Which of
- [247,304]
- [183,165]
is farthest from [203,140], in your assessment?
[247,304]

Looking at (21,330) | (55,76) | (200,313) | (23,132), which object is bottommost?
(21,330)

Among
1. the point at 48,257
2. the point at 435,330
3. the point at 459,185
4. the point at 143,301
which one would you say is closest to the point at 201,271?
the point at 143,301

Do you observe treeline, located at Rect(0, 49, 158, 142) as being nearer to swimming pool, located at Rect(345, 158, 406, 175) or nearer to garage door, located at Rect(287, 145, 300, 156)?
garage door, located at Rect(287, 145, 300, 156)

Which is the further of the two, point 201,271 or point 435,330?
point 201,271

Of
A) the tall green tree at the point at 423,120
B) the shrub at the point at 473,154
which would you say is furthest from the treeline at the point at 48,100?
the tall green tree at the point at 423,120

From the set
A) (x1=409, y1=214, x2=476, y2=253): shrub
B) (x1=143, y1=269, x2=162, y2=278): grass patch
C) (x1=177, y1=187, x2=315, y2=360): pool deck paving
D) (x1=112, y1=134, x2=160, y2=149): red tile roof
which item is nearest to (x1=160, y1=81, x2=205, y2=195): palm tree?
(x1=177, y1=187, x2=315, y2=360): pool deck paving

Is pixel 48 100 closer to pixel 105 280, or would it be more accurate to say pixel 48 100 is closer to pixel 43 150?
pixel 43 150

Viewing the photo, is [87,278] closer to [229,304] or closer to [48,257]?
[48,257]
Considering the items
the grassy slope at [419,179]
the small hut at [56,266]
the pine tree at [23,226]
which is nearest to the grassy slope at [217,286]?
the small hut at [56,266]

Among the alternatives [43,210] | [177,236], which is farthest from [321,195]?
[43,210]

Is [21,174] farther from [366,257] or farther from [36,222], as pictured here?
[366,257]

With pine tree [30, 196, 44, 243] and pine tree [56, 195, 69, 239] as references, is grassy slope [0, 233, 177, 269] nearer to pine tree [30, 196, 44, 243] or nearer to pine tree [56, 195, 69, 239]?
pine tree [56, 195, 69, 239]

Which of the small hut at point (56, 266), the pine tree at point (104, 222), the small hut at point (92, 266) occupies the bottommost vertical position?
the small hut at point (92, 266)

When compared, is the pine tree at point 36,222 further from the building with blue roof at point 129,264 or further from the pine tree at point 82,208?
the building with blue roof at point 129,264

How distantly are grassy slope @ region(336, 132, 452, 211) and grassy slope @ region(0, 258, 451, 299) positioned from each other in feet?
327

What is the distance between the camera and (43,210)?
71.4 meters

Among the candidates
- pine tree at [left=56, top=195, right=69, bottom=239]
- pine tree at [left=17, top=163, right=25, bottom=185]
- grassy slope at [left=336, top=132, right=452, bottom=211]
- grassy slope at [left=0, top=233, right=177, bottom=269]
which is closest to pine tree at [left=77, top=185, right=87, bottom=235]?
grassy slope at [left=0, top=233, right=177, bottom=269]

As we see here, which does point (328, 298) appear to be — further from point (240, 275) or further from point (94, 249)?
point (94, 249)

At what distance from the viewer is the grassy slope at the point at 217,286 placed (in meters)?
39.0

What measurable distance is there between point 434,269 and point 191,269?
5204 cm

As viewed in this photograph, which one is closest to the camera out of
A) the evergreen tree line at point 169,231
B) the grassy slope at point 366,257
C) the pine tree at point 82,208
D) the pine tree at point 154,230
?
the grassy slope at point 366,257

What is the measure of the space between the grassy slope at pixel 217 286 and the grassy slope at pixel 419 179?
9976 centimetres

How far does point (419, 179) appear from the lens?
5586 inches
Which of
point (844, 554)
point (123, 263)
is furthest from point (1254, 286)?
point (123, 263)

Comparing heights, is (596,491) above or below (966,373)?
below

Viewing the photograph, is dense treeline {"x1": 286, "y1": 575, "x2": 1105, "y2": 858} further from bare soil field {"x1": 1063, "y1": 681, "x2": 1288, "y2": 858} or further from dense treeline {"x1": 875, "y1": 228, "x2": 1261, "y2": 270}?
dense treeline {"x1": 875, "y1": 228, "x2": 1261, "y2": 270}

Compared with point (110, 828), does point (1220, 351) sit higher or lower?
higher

▬▬▬▬▬▬▬▬▬▬

* **WORK TO BE COMPLETED**:
Lay out the listing as a Markdown table with the columns Row and Line, from the line containing "Compared with point" through the end of the listing. Number each line and leave out blank lines.

* **WRITTEN ANSWER**:
| Row | Line |
|---|---|
| 1 | Compared with point (110, 828), does point (1220, 351) sit higher or lower? |
| 2 | higher |